Lumo Energy may be lesser known, but along with Red Energy have more than a million electricity customers across the country. Lumo has been known to use incentives to attract customers in the past, such as by offering free movie tickets, but has transitioned to a simpler business model.
From Lumo you can expect fixed rate plans and a deal that waives connection fees for those moving house. All Lumo customers will also gain access to Ameego, its rewards program that provides discounts and vouchers to a range of entertainment and retail products.
Snowy Hydro FAQs
Here are some frequently asked questions about Snowy Hydro:
Where is the Snowy hydro scheme?
The Snowy Hydro scheme is located in south-east New South Wales, in the Kosciuszko National Park in the Snowy Mountains. Given it includes a network of tunnels and power stations, the scheme spans a few hundred kilometers.
Is Snowy Hydro Australia owned?
Snowy Hydro is 100% Australian-owned, with the federal government as the sole shareholder. As mentioned, it is located in NSW, and it’s ten offices are located across Sydney, Melbourne and South Australia.

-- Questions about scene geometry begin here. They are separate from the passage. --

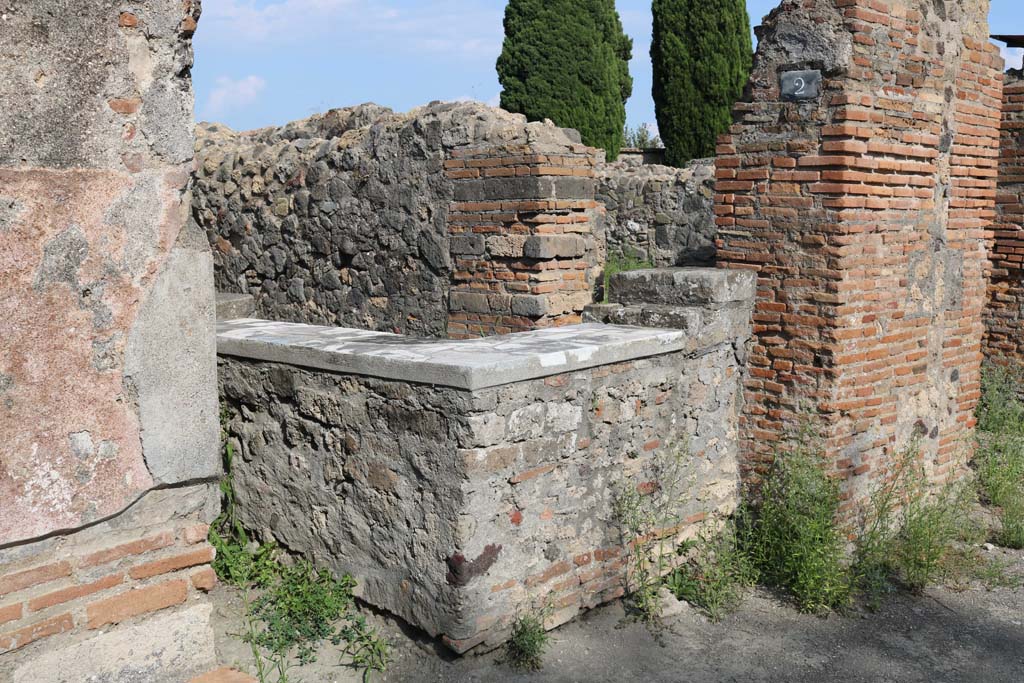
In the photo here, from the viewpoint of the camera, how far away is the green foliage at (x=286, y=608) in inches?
146

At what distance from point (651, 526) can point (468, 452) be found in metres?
1.20

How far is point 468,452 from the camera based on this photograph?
136 inches

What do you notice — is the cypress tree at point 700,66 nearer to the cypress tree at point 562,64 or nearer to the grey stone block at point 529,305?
the cypress tree at point 562,64

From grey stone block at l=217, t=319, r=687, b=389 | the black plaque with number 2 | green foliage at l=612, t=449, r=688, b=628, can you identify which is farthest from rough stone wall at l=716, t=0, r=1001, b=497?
grey stone block at l=217, t=319, r=687, b=389

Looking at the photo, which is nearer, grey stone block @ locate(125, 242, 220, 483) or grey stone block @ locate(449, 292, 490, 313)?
grey stone block @ locate(125, 242, 220, 483)

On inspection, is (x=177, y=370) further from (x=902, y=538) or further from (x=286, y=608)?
(x=902, y=538)

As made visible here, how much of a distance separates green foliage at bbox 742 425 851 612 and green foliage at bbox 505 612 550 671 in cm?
125

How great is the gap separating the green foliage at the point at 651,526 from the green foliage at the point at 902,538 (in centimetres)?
90

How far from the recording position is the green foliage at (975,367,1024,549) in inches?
200

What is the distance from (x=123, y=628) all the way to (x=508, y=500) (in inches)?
59.8

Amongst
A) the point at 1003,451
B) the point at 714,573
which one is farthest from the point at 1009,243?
the point at 714,573

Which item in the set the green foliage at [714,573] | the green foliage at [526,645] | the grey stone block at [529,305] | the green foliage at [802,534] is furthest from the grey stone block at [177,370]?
the grey stone block at [529,305]

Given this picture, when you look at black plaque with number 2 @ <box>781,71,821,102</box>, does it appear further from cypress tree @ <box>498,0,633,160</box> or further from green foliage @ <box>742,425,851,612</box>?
cypress tree @ <box>498,0,633,160</box>

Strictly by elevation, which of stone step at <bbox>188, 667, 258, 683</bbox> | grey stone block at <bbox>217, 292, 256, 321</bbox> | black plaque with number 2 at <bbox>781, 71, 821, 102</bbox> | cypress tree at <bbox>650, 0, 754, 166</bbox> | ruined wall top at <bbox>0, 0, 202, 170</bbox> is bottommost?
stone step at <bbox>188, 667, 258, 683</bbox>
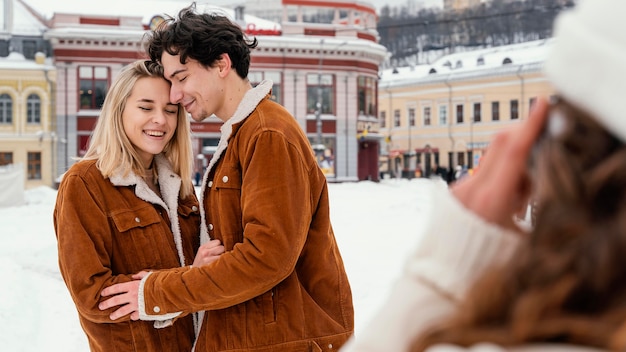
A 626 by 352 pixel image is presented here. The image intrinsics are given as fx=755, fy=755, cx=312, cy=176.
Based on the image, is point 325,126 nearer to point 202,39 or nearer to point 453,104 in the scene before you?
point 453,104

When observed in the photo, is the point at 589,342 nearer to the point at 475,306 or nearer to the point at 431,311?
the point at 475,306

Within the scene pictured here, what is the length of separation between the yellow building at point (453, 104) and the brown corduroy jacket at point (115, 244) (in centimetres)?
4167

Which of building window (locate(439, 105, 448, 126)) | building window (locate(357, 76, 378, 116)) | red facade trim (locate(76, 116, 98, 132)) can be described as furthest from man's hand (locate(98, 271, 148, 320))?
building window (locate(439, 105, 448, 126))

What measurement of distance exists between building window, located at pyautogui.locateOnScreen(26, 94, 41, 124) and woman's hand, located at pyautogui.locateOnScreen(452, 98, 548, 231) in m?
35.5

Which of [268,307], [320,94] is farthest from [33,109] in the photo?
[268,307]

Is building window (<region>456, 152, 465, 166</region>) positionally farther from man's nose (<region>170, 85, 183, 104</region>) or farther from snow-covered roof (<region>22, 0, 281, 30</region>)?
man's nose (<region>170, 85, 183, 104</region>)

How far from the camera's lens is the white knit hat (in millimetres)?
870

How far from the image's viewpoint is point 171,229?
303cm

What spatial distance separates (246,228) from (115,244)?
666 millimetres

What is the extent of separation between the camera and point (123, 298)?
8.68 ft

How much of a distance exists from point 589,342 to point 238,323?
1887 mm

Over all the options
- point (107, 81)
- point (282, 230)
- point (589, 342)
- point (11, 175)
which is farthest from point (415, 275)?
point (107, 81)

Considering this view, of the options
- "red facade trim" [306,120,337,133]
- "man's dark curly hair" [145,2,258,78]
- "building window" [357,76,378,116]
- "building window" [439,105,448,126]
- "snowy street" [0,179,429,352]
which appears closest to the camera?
"man's dark curly hair" [145,2,258,78]

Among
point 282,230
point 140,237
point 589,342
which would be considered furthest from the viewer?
point 140,237
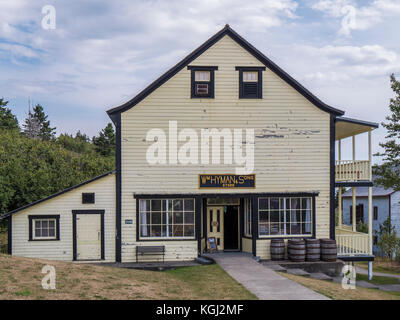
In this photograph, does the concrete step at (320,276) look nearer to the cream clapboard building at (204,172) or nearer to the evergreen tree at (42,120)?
the cream clapboard building at (204,172)

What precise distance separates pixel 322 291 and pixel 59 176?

Is Snowy Hydro renewable energy?
Snowy Hydro converts the natural force of water into electricity, so by definition it is renewable energy. Renewable energy simply means that the source of the power won’t be depleted, and therefore isn’t a direct environmental risk.
A final note on Snowy Hydro
Signing up to an energy company that is backed by renewable energy will earn you some moral brownie points, but it’s wrong to assume that it means your electricity will come from renewable resources. At the end of the day, the electricity generated by the program goes into the national grid, alongside coal power, which is then distributed to households.
Knowing what you’re signing up for is the first step in making a well-informed decision about where you’re spending your money, and seeing as Red and Lumo aren’t the only retailers to be owned by a renewable generator, it’s best to do your own research to ultimately know what’s right for you.